## Text excerpt
Maybe it's an issue of terminology. I have never used the terms
base/peak load. However I've been trying to get across, poorly I
suppose, that this is actually implemented in libbitcoin. I generally
refer to it as tx pre-validation. I've also tried to relate that you
are unnecessarily relating pre-validation to compactness. These are
unrelated ideas and better considered independently. One can get
nearly all of the benefit of pre-validation while still receiving
blocks (vs. compact blocks). The advantage of compactness is reduced
latency of the block announcement. The reason for pre-validation is
amortization of the validation and/or storage cost of a block.

> The reason for "splitting" is that for an incoming transaction the
>  spent-state of the outputs being spent isn't particularly
> relevant as you seem to acknowledge. When the block comes in, the
> actual output data isn't relevant.

As I understand it you would split tx inputs and outputs and send them
independently, and that you intend this to be a P2P network
optimization - not a consensus rule change. So my comments are based
on those inferences. If we are talking about consensus changes this
conversation will end up in an entirely different place.

I don't agree with the input/output relevance statements above. When a
tx is announced the entire tx is relevant. It cannot be validated as
outputs only. If it cannot be validated it cannot be stored by the
node. Validating the outputs only would require the node store invalid
transactions.

I do accept that a double-spend detection is not an optimal criteria
by which to discard a tx. One also needs fee information. But without
double-spend knowledge the node has no rational way to defend itself
against an infinity of transactions that spend the minimal fee but
also have conflicting inputs (i.e. risking the fee only once). So tx
(pool) validation requires double-spend knowledge and at least a
summary from outputs.

> The *only* thing that needs to be checked when a block comes in is 
> the order, and the spend-tree approach absolves the need to access 
> outputs here.

## Given information
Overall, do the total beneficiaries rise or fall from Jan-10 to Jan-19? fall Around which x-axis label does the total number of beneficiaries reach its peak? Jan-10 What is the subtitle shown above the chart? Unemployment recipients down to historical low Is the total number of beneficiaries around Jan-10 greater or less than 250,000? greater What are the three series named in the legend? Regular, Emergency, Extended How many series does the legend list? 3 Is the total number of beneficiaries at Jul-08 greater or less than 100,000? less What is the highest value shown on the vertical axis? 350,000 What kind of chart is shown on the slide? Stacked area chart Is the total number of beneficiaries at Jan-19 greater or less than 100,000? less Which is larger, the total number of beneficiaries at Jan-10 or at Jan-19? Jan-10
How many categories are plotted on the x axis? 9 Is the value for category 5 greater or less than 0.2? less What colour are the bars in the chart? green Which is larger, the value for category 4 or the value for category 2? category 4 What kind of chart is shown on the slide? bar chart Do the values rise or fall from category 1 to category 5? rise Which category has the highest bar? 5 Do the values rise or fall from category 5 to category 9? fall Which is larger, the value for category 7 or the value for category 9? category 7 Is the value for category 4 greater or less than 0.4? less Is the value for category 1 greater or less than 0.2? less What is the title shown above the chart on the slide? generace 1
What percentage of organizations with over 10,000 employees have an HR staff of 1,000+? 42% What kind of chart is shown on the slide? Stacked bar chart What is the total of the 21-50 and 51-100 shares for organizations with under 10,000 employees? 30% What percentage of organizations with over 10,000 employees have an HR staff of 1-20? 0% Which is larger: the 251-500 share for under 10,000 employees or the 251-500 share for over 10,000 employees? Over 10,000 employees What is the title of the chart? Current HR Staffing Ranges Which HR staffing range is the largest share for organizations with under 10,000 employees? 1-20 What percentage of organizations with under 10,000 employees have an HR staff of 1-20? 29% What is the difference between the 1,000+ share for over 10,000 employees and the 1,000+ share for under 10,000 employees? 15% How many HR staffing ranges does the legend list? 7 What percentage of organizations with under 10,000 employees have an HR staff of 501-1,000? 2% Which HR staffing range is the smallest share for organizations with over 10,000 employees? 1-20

## Required action 1
State whether each statement agrees with the pre-validation post, answering yes or no and quoting the words of the post that decide it: (a) the writer treats pre-validation and compactness as unrelated ideas; (b) the writer holds that a transaction can be validated from its outputs alone; (c) the writer calls double-spend detection an optimal criterion for discarding a transaction.
## Required action 2
Rename "node" to "peer" in the pre-validation post between "As I understand" and "transactions.", inclusive, and give that passage.
The lines play no role here.

## Your solution 1
(a) Yes: "These are unrelated ideas and better considered independently."
(b) No: "It cannot be validated as outputs only."
(c) No: "I do accept that a double-spend detection is not an optimal criteria by which to discard a tx."

## Your solution 2
As I understand it you would split tx inputs and outputs and send them
independently, and that you intend this to be a P2P network
optimization - not a consensus rule change. So my comments are based
on those inferences. If we are talking about consensus changes this
conversation will end up in an entirely different place.

I don't agree with the input/output relevance statements above. When a
tx is announced the entire tx is relevant. It cannot be validated as
outputs only. If it cannot be validated it cannot be stored by the
peer. Validating the outputs only would require the peer store invalid
transactions.